» **Text to read**
BEGIN
Midterm
Joseph W. Vera
2022-03-15
Midterm (Due Sunday 2/13/2022 at 11:55 pm)
Please submit your .Rmd and .html files in Sakai. If you are working together, both people should submit the files.
Define Your Research Question (10 points)
Define your research question below. What about the data interests you? What is a specific question you want to find out about the data?
Research Question: Do killers earn significantly more points than survivors in Dead by Daylight (DBD)?
END
» **Given request**
Please copy out the midterm assignment above word for word, keeping every line in its original order.

» **Data listing**
BEGIN
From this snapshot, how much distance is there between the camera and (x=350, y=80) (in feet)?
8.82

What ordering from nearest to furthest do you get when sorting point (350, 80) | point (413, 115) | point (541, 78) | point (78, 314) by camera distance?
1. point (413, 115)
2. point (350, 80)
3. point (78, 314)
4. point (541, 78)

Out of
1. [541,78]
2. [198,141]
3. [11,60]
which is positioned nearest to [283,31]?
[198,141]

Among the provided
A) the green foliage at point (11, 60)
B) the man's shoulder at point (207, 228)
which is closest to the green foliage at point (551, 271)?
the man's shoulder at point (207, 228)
END
» **Output of the task**
Midterm
Joseph W. Vera
2022-03-15
Midterm (Due Sunday 2/13/2022 at 11:55 pm)
Please submit your .Rmd and .html files in Sakai. If you are working together, both people should submit the files.
Define Your Research Question (10 points)
Define your research question below. What about the data interests you? What is a specific question you want to find out about the data?
Research Question: Do killers earn significantly more points than survivors in Dead by Daylight (DBD)?